## Problem
Continue the passage on completion of the subscription from the point where it stops.

## Passage
-- Opening Marker --

Completion of the Subscription
Completion of the Subscription will take place on the first Business Day after the date upon which the last of the Conditions Precedent to be satisfied shall have been so satisfied. If the Completion does not take place on or before 60 days from the date of the Subscription Agreement (or such later date as may be agreed between the Company and the Subscriber) (the ‘‘ Long Stop Date ’’ ), the obligations and liabilities of the Subscriber and the Company under the Subscription Agreement shall be null and void and none of the Company or the Subscriber shall have any claim against the other party for costs, damages, compensation or otherwise, except for any antecedent breach of any obligation under the Subscription Agreement.

-- Closing Marker --

## Raw data

-- Opening Marker --

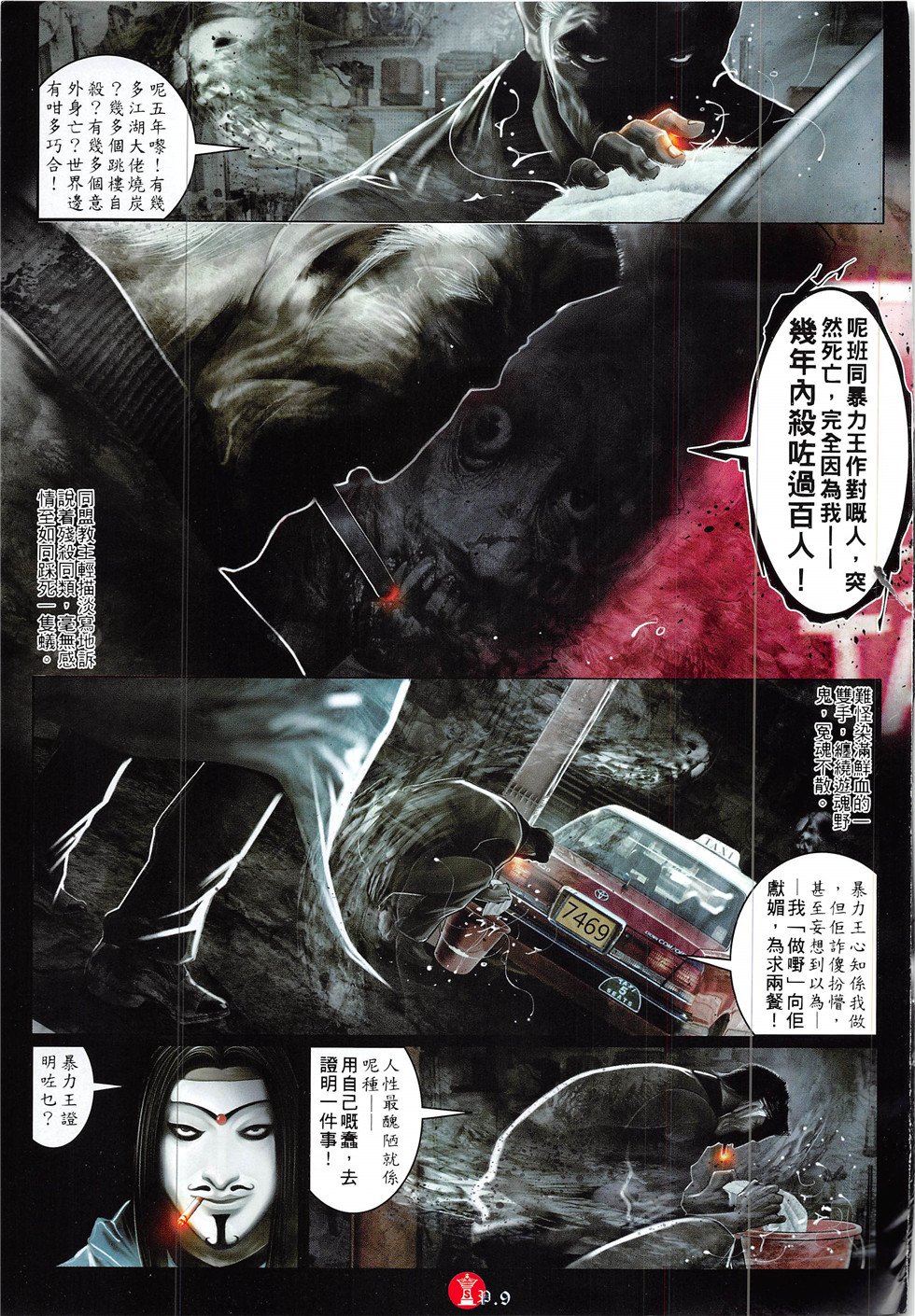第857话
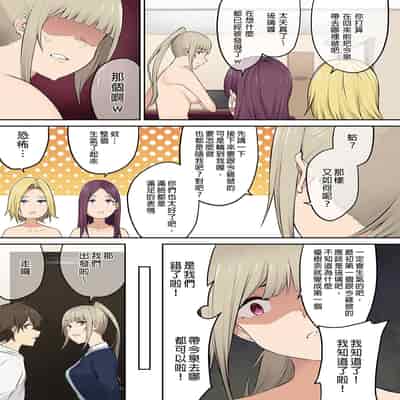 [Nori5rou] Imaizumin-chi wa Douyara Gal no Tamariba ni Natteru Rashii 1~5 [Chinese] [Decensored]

-- Closing Marker --
-- Opening Marker --

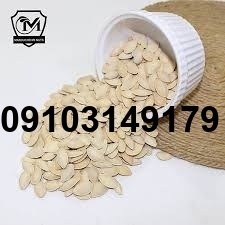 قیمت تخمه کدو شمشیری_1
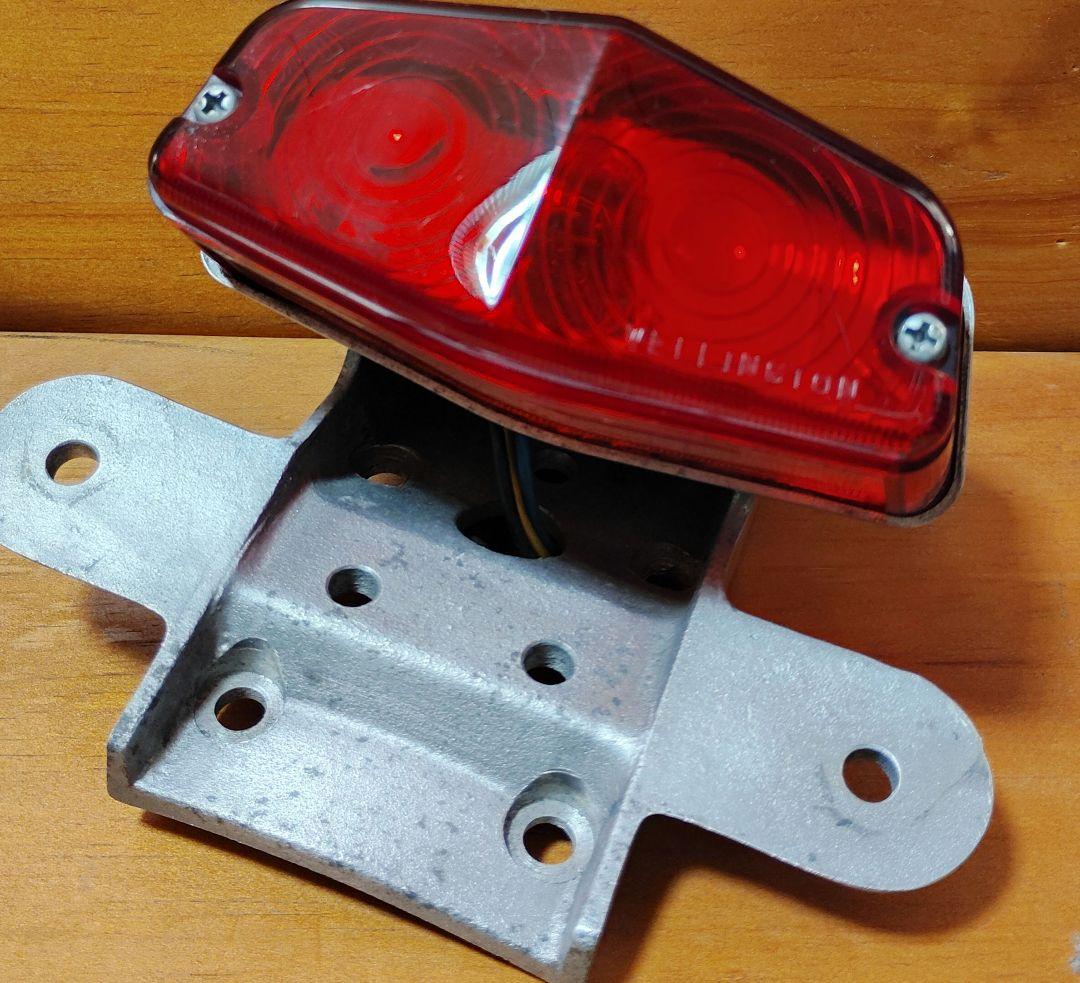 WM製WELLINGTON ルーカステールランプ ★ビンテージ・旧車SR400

-- Closing Marker --
-- Opening Marker --

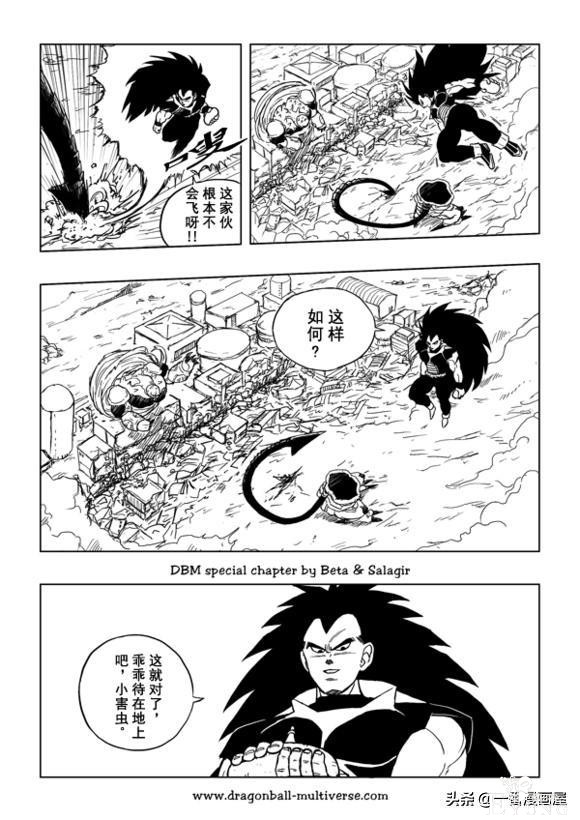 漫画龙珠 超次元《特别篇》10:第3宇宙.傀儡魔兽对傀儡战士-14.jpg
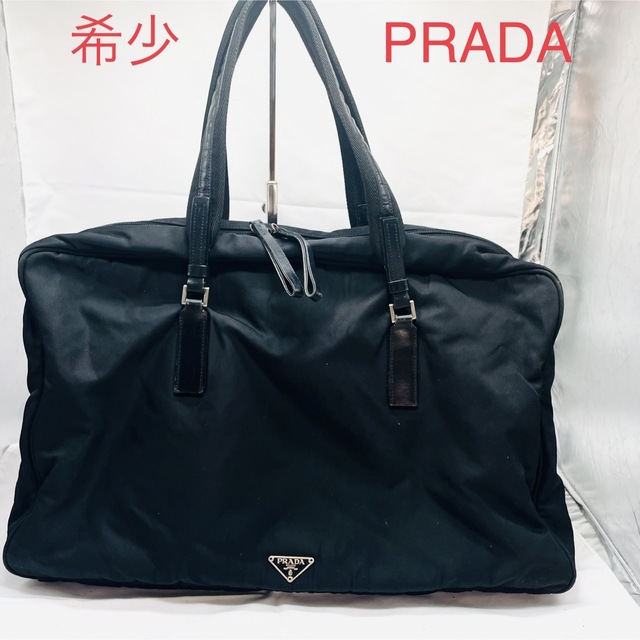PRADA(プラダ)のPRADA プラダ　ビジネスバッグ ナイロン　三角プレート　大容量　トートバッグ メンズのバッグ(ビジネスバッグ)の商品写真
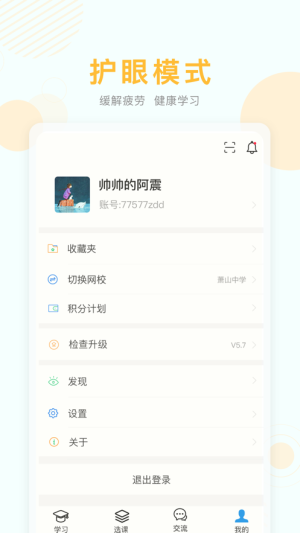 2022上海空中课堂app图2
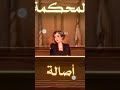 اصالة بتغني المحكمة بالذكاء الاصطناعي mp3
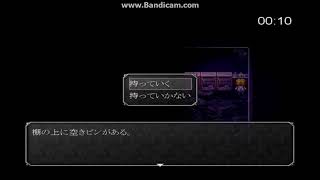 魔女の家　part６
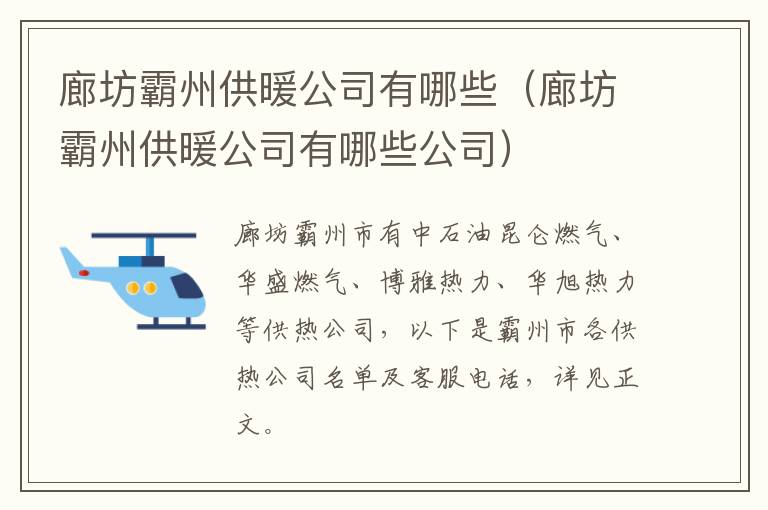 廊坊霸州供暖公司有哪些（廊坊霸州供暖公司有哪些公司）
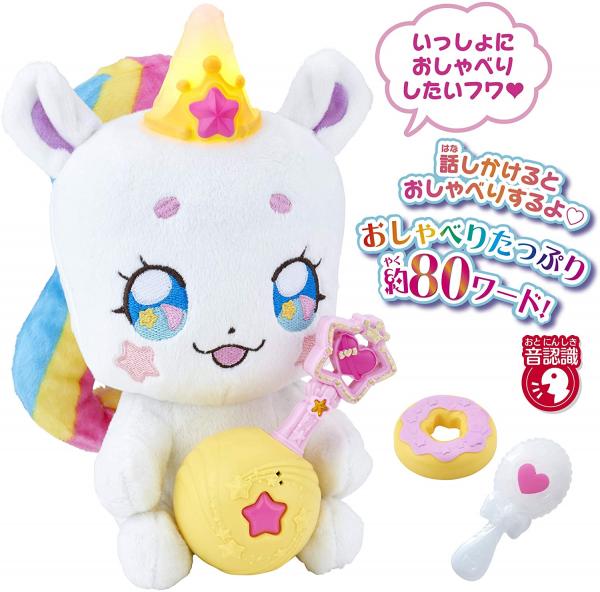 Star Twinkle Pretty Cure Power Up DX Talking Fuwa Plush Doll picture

-- Closing Marker --

## Response to the exercise
The Company intends to, and, to the best knowledge of the Company, the Subscriber would like to complete the Subscription as soon as practicable. However, taking into account that the Subscriber is an individual resident in the PRC who does not have any bank account in Hong Kong as of the date of this announcement, the Long Stop Date was fixed to be a date which occurs on or before 60 days from the date of the Subscription Agreement in order to allow sufficient time for the Subscriber to arrange for transfer of funds to Hong Kong to pay for the Subscription (including obtaining the approval of the State Administration of Foreign Exchange of the PRC). The Directors are of the view that it is in the interest of the Company to enter into the Subscription Agreement at present time in order to seize this fund raising opportunity in a timely manner.
Lock-up
The Subscription Shares are freely transferable and not subject to any lock-up.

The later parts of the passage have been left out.